* TRECHO *
___
Palestinos instruídos referem-se muitas vezes a uma crise de identidade entre os cristãos de seu povo: não sendo nem judeus nem muçulmanos, sentem-se rejeitados pelas duas comunidades maiores. Por serem palestinos, nunca poderão fazer parte de Israel, apesar de alguns até terem passaporte israelense; e por serem cristãos árabes, não é fácil a sua integração com o mundo cristão mais amplo. Acrescente-se a esses fatores as dificuldades econômicas que muitos deles têm de enfrentar (confiscos de terras, arbitrariedades nas contratações ou demissões), as dificuldades de acesso à educação superior (só 5 dos alunos de universidades israelenses são árabes) e o crescente fundamentalismo judeu, muçulmano e de certas comunidades evangélicas, e se verá que a pressão no sentido da emigração é bem palpável. Também não ajuda o fato de a maior denominação cristã — a Igreja Ortodoxa Oriental — ser formada por pessoas de etnia grega, criando assim uma barreira lingüística e cultural entre suas autoridades e as congregações árabes.
De um modo geral, os cristãos palestinos vêem na causa nacionalista um âmbito de convivência com seus conterrâneos muçulmanos. Esse ponto de intersecção é com excessiva freqüência idealizado e transformado num mito, graças à incansável insistência de certos intelectuais e clérigos em afirmar que sempre prevaleceu a harmonia entre cristãos e muçulmanos na Palestina. O bispo anglicano de Jerusalém, Riyad Abu ’Assal, disse-me certa vez em tom enfático: “Em toda a História da Palestina jamais se viu conflito algum entre cristãos e muçulmanos”. Hanan Ashrawi declarou no seu livro This Side of Peace (Deste lado da paz) que, quando era criança, não notava nenhuma diferença entre cristãos e muçulmanos: “Não sabíamos quem era o quê, e isso não tinha a menor importância”.
Esse sentimento é motivado principalmente pelo desejo de uma posição unificada para fazer frente a Israel, mas além disso tem as suas raízes num profundo estado psicológico dhimmi: a ânsia por encontrar — ou, se for preciso, fabricar ou inventar — uma causa comum com a comunidade dominante, a fim de diluir as diferenças religiosas existentes e assim talvez suavizar o peso da inevitável discriminação imposta pelo Islão político. A história da Cristandade palestina é em sua maior parte igual à da Cristandade dhimmi em todo o Crescente.
___
[Uma sequência de linhas]
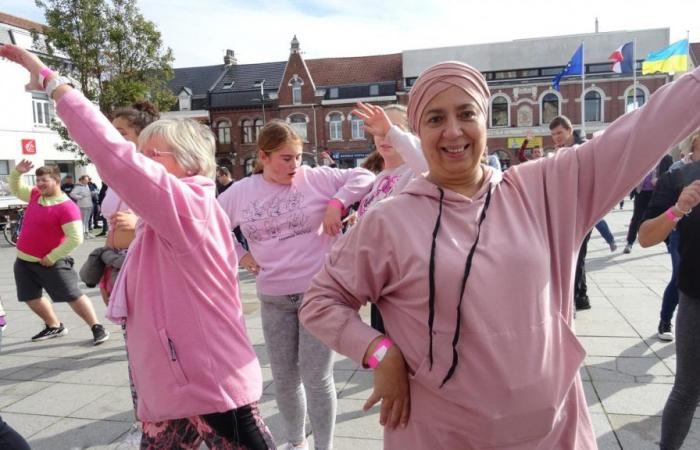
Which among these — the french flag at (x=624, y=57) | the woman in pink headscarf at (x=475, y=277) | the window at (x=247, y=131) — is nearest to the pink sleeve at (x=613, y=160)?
the woman in pink headscarf at (x=475, y=277)

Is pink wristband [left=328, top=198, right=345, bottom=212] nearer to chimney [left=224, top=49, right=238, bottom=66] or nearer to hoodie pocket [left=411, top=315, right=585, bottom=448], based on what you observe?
hoodie pocket [left=411, top=315, right=585, bottom=448]

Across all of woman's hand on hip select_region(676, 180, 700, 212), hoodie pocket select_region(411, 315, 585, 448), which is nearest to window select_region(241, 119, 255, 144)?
woman's hand on hip select_region(676, 180, 700, 212)

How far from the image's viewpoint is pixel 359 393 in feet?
13.8

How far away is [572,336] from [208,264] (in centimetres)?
134

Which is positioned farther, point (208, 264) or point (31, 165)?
point (31, 165)

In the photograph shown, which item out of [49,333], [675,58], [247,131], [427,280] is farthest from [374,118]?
[247,131]

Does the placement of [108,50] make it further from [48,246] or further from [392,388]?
[392,388]

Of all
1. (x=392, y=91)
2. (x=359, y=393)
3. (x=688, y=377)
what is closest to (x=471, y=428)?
(x=688, y=377)

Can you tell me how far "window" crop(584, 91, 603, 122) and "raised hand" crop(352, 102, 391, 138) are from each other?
39950 millimetres

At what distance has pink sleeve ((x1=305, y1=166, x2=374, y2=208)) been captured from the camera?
3.29 meters

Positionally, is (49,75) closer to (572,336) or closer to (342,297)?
(342,297)

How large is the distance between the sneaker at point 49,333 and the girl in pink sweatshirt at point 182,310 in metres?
4.53

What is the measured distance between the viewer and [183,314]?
83.7 inches

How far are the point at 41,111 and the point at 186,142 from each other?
107 feet
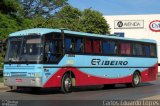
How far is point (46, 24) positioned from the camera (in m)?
45.7

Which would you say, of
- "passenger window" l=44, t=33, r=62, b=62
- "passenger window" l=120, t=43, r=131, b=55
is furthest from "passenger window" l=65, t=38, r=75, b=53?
"passenger window" l=120, t=43, r=131, b=55

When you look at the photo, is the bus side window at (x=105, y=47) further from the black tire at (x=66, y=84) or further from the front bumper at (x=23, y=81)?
the front bumper at (x=23, y=81)

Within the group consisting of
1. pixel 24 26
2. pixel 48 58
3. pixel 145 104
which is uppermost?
pixel 24 26

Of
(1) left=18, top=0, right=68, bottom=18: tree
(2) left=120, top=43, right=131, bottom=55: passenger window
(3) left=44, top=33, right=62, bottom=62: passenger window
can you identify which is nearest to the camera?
(3) left=44, top=33, right=62, bottom=62: passenger window

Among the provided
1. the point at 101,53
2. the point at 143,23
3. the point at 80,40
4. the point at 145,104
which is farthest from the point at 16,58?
the point at 143,23

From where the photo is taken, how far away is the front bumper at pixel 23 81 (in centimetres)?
2056

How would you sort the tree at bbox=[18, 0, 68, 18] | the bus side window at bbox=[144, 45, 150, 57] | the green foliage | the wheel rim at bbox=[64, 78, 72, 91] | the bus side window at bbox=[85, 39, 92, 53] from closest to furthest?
the wheel rim at bbox=[64, 78, 72, 91] → the bus side window at bbox=[85, 39, 92, 53] → the bus side window at bbox=[144, 45, 150, 57] → the green foliage → the tree at bbox=[18, 0, 68, 18]

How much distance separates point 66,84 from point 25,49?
8.50 feet

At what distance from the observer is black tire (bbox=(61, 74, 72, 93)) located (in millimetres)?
21830

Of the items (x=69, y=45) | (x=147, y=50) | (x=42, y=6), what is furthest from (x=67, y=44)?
(x=42, y=6)

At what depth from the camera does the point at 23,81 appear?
2095cm

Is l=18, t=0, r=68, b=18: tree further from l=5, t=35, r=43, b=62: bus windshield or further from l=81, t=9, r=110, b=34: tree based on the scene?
l=5, t=35, r=43, b=62: bus windshield

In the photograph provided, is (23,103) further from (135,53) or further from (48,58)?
(135,53)

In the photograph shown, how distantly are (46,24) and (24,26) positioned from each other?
1051cm
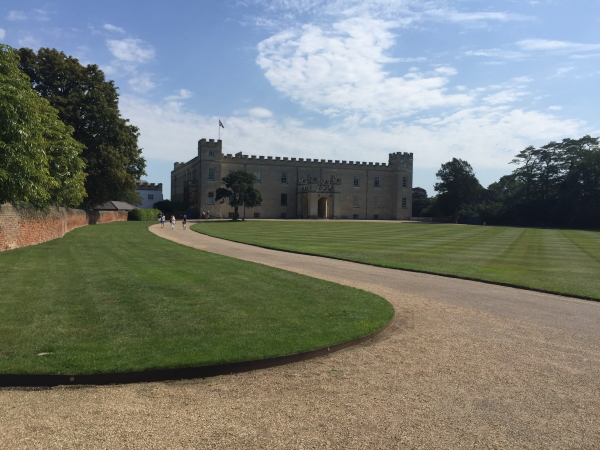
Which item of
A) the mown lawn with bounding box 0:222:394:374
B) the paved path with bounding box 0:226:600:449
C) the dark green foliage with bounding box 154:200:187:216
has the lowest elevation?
the paved path with bounding box 0:226:600:449

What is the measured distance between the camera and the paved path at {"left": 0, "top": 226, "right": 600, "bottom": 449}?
3.98 metres

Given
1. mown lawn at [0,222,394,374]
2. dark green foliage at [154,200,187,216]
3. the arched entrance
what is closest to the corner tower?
dark green foliage at [154,200,187,216]

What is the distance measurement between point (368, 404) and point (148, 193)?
9603 cm

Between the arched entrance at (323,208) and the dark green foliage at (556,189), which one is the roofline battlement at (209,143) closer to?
the arched entrance at (323,208)

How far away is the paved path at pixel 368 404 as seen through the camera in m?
3.98

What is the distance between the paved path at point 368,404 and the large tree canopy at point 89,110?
121ft

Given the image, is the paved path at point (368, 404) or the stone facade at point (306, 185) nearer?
the paved path at point (368, 404)

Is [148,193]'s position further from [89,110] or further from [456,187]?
[456,187]

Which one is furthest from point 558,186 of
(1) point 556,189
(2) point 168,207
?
(2) point 168,207

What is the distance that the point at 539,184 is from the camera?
243ft

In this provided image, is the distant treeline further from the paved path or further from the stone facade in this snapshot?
the paved path

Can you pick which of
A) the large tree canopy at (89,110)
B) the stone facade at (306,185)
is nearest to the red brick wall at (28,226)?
the large tree canopy at (89,110)

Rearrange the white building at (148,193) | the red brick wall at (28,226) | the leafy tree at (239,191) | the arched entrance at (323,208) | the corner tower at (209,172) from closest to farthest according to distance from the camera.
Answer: the red brick wall at (28,226)
the leafy tree at (239,191)
the corner tower at (209,172)
the arched entrance at (323,208)
the white building at (148,193)

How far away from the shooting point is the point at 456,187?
8381cm
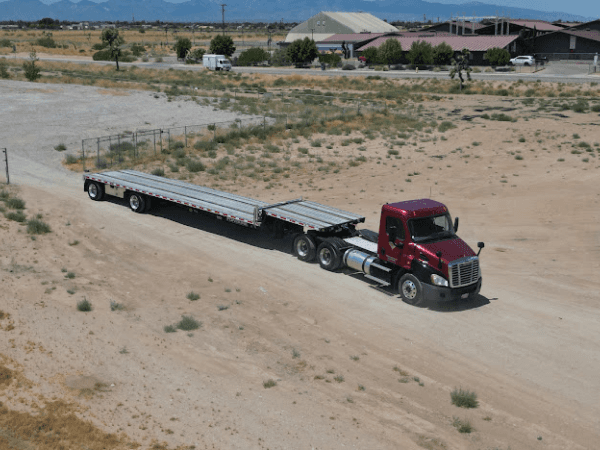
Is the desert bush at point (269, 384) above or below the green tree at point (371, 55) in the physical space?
below

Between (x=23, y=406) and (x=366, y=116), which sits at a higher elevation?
(x=366, y=116)

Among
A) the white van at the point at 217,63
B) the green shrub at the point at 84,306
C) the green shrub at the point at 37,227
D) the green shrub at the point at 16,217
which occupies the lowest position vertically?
the green shrub at the point at 84,306

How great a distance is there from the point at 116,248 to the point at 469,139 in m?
28.5

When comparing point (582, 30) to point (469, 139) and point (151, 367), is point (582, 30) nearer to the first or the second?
point (469, 139)

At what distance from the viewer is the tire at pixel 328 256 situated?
815 inches

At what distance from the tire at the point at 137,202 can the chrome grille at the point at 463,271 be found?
14.1 metres

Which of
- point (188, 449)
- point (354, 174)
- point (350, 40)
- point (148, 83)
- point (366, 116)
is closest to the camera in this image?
point (188, 449)

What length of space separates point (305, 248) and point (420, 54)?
90521mm

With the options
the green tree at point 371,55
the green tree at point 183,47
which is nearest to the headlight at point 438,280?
the green tree at point 371,55

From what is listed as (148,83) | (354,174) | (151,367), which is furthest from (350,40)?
(151,367)

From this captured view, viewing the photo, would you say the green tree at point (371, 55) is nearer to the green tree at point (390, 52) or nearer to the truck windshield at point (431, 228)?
the green tree at point (390, 52)

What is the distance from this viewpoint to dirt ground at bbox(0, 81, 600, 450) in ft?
40.9

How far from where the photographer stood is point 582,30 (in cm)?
11494

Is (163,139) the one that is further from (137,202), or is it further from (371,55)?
(371,55)
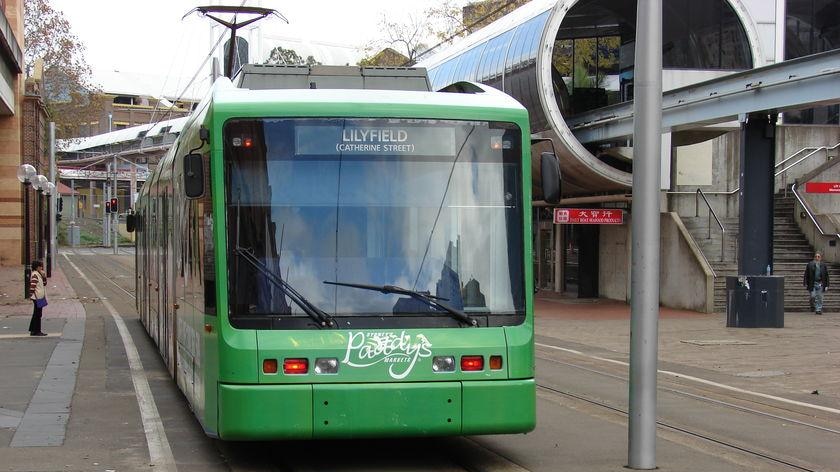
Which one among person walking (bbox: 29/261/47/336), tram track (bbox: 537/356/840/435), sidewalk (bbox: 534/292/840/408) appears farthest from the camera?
person walking (bbox: 29/261/47/336)

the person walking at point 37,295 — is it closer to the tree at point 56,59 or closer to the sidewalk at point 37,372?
the sidewalk at point 37,372

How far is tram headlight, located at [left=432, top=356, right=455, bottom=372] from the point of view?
8078 millimetres

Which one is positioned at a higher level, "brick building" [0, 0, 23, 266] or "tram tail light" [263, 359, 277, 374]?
"brick building" [0, 0, 23, 266]

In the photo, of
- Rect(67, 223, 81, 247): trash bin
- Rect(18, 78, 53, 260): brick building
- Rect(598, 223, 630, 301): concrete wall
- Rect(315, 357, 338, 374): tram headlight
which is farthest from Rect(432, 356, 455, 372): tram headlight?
___
* OBJETIVO *
Enumere todas as formas de fundamentalismo crescente que o trecho sobre os cristãos palestinos menciona. As linhas constituem material à parte, independente do trecho.

* SOLUÇÃO *
- Fundamentalismo judeu
- Fundamentalismo muçulmano
- Fundamentalismo de certas comunidades evangélicas